Deflation Begins in the Eurozone
It’s a deliberate policy at this juncture.
Inflation is rising prices and deflation is falling prices, right? Wrong. Unfortunately, we’ve become so used to using these definitions that we have lost sight of the true meaning of inflation and deflation. As the economist Milton Friedman famously stated,
“Inflation is always and everywhere a monetary phenomenon, in the sense that it is and can be produced only by a more rapid increase in the quantity of money than in output.”
It’s an increase in money and credit in an economy which constitutes the true meaning of inflation. Vice versa, when money and credit is decreasing, that is deflation. Central banks and governments can influence inflation and deflation by their monetary policies, of course, but it’s more than that. Positive and negative social mood trends will determine the demand for credit, bringing excessive leverage in positive trends and debt deflation in negative.

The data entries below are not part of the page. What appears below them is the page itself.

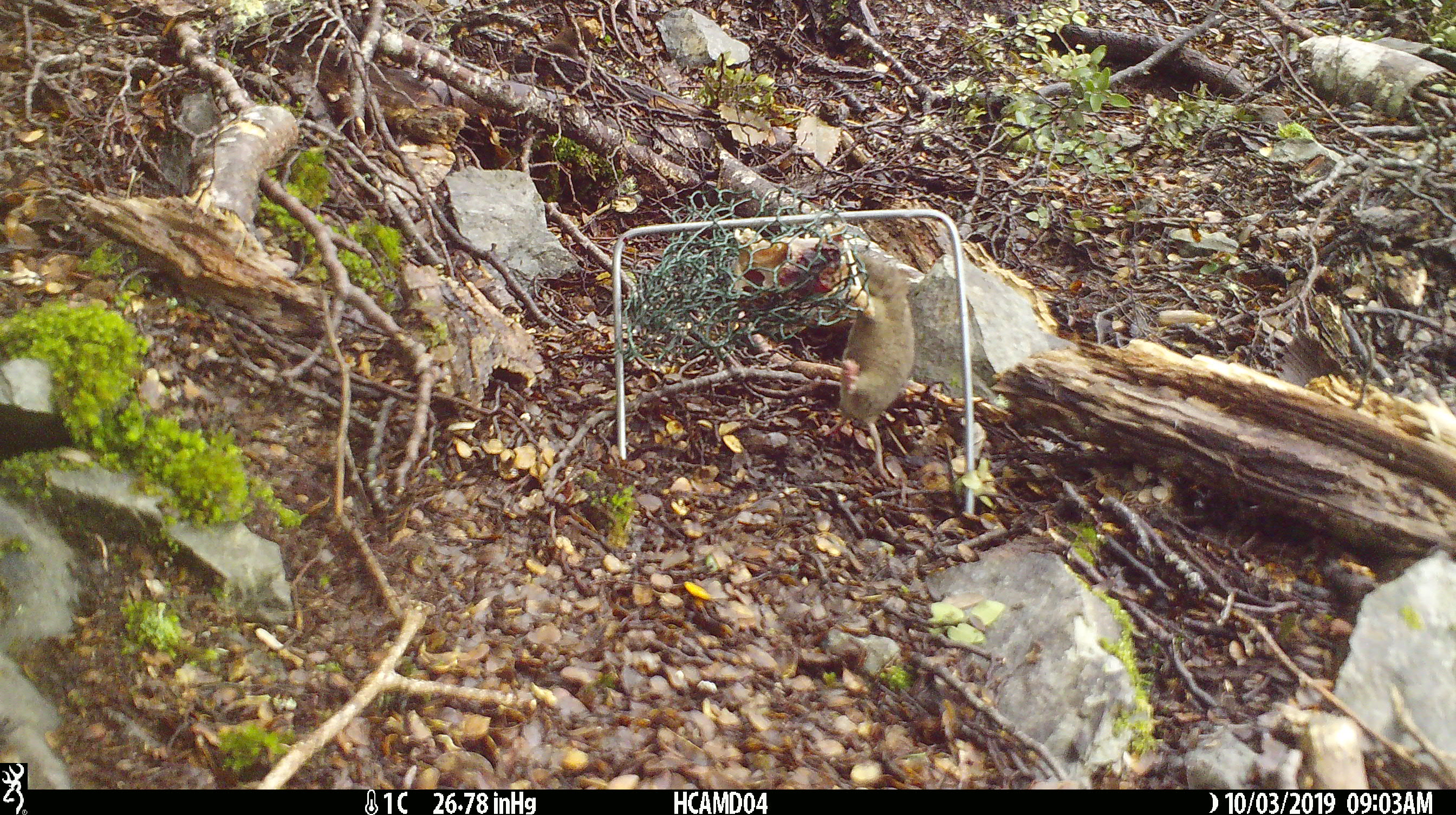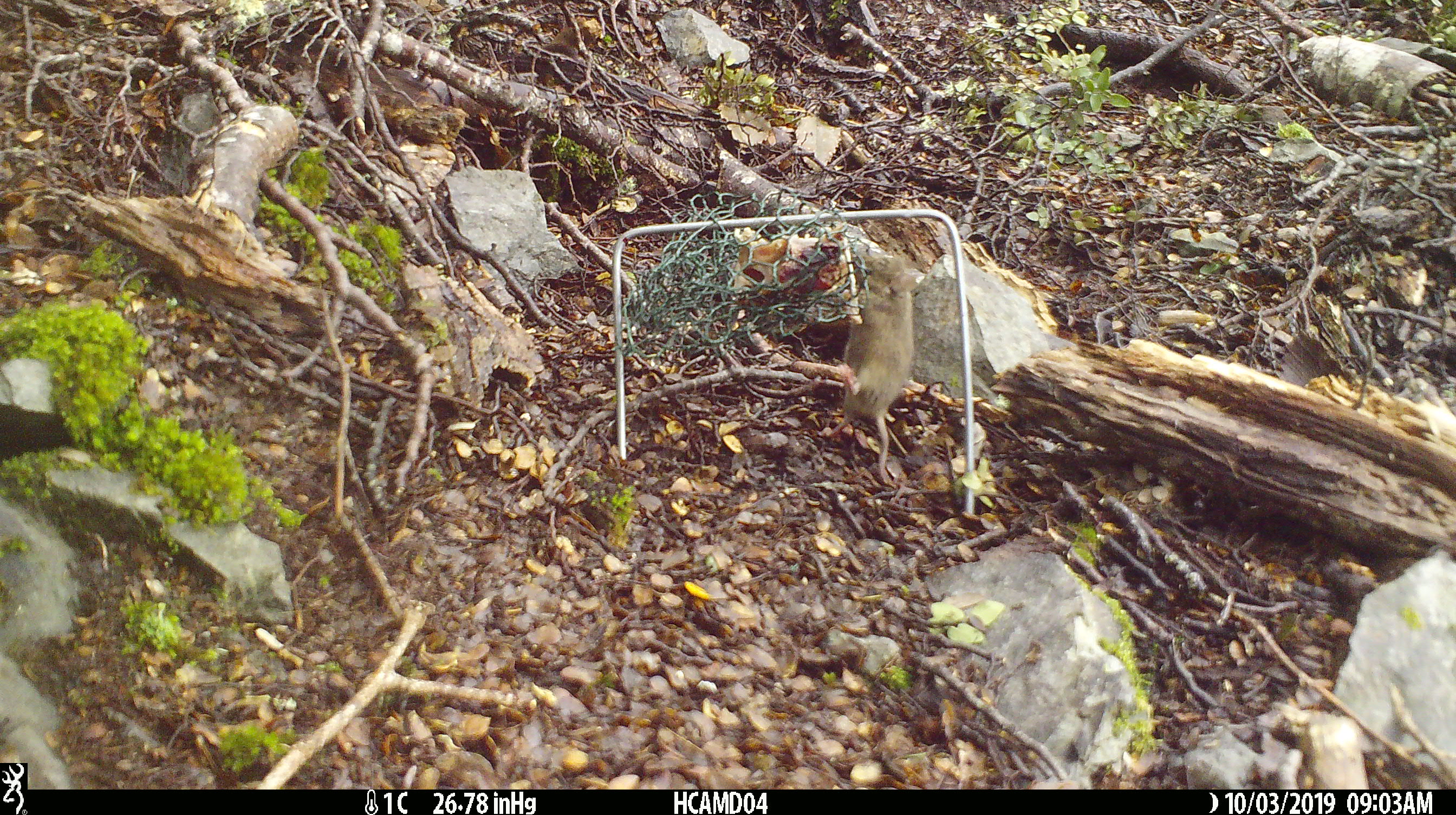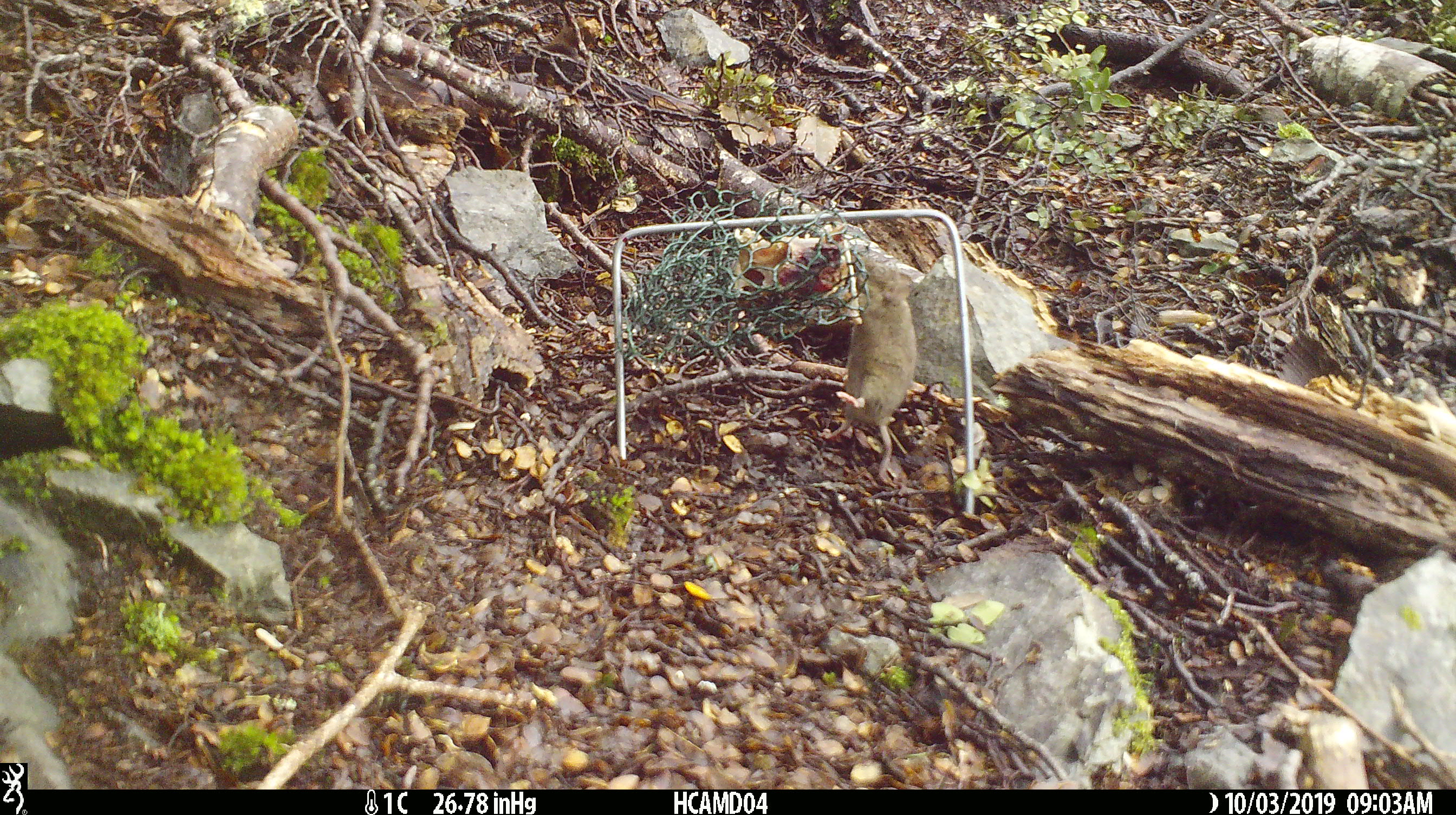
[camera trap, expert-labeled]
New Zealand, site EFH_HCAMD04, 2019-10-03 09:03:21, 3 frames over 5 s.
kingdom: Animalia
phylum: Chordata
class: Mammalia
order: Rodentia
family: Muridae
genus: Mus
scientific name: Mus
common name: mouse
Mouse (Mus).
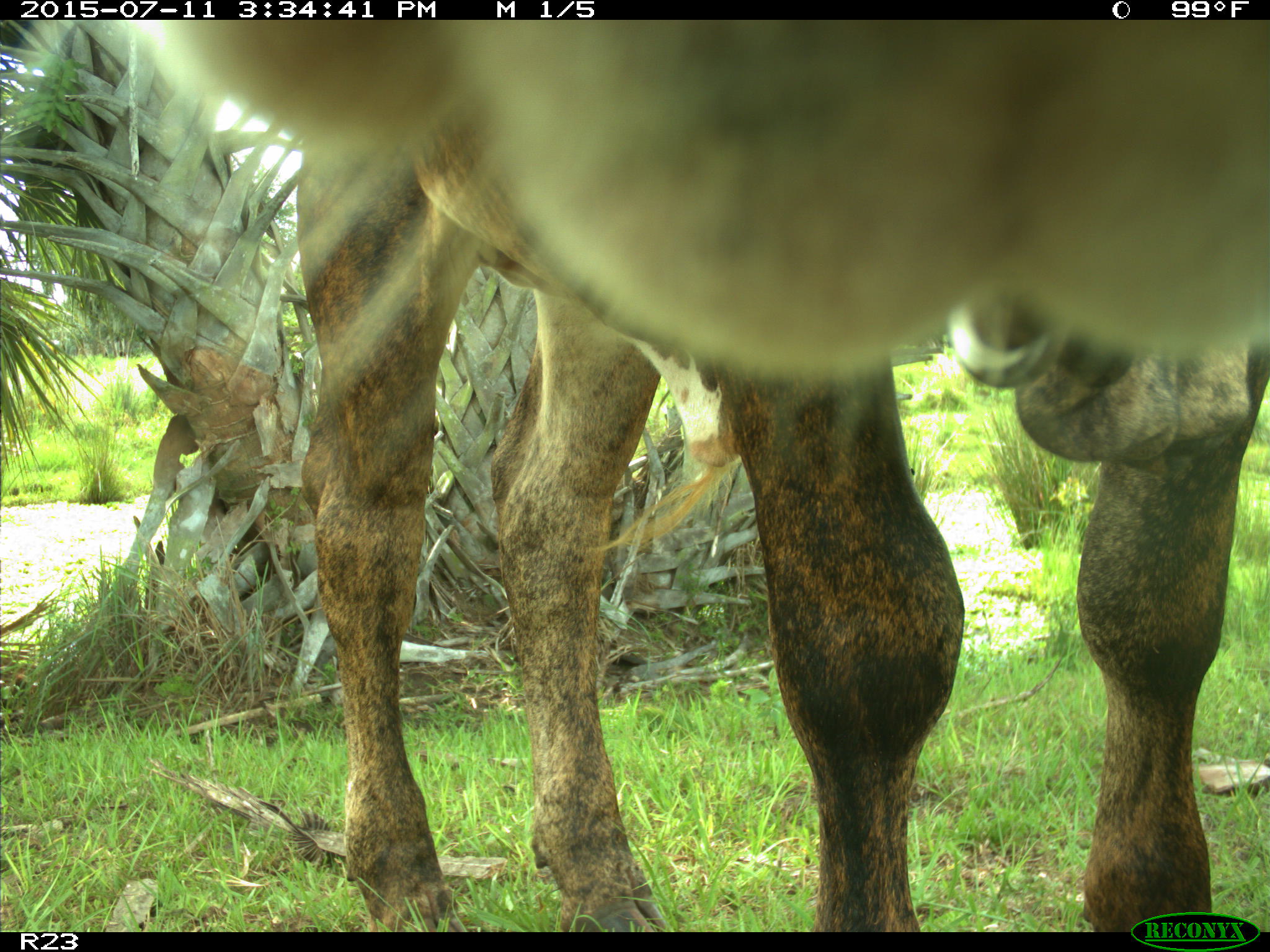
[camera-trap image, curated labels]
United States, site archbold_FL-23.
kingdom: Animalia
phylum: Chordata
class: Mammalia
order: Artiodactyla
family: Bovidae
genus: Bos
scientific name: Bos taurus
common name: domestic cow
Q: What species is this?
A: Bos taurus (domestic cow).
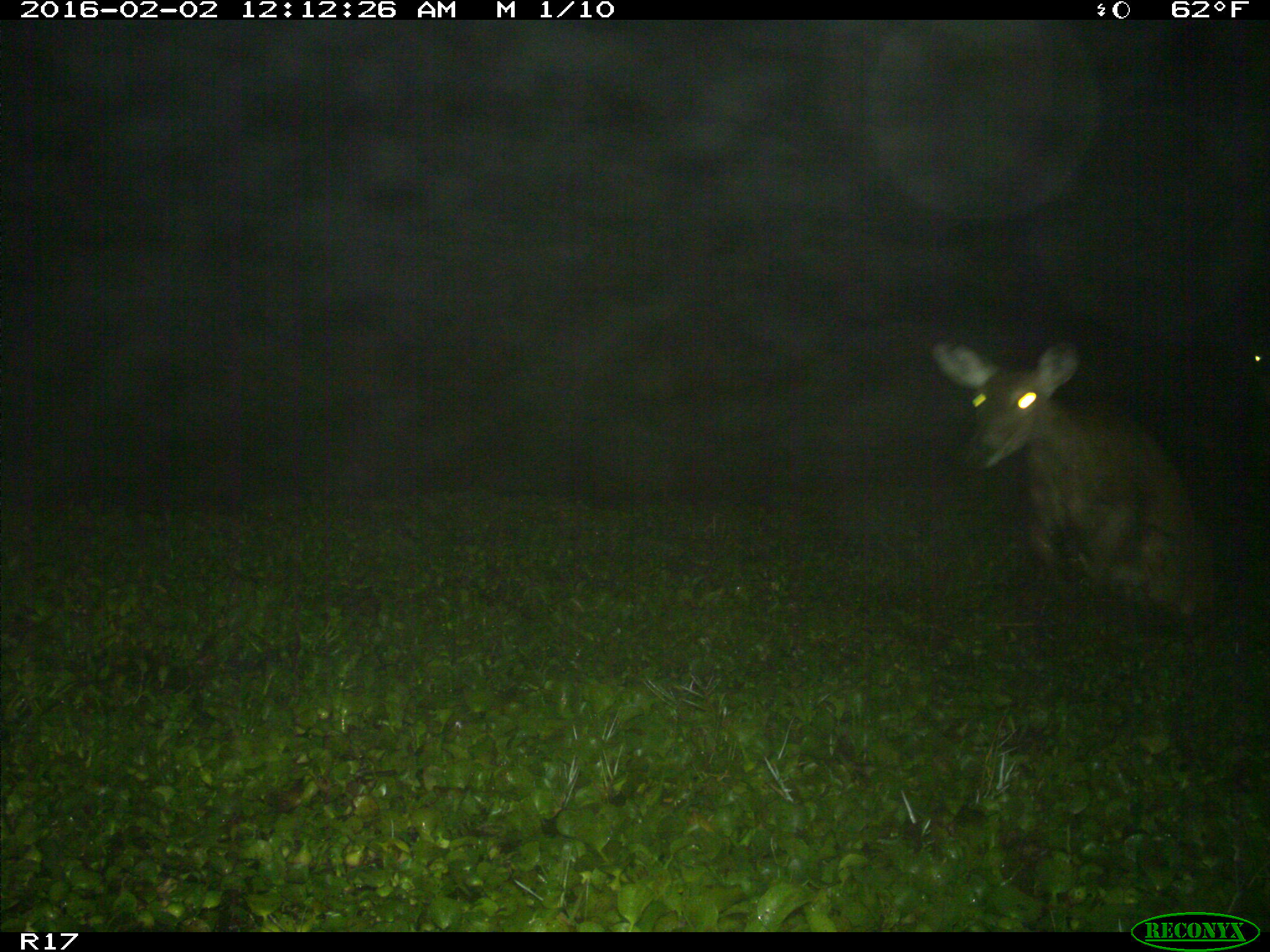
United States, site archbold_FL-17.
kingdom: Animalia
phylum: Chordata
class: Mammalia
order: Artiodactyla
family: Cervidae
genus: Odocoileus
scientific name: Odocoileus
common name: deer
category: unidentified deer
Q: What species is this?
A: Unidentified deer (deer) (Odocoileus).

The broadly positive mood trend of the past 50 years has spawned a situation where global debt has inflated to two and half times the size of the global economy. The nascent negative mood trend now underway should see that deflated in coming years.
Reflecting this sea change in the global zeitgeist, central banks are now enacting policies of deflation. The chart below shows that the European Central Bank’s balance sheet (its assets in the form of bonds) is now deflating on an annualized basis. What this means in practical terms is that new central bank money is now not being printed out of thin air, as it was during Quantitative Easing, and that will have an impact on liquidity in the financial markets as well as credit creation in the economy.
When stock markets turn down again, as we expect, deflation of credit should start to gain attention.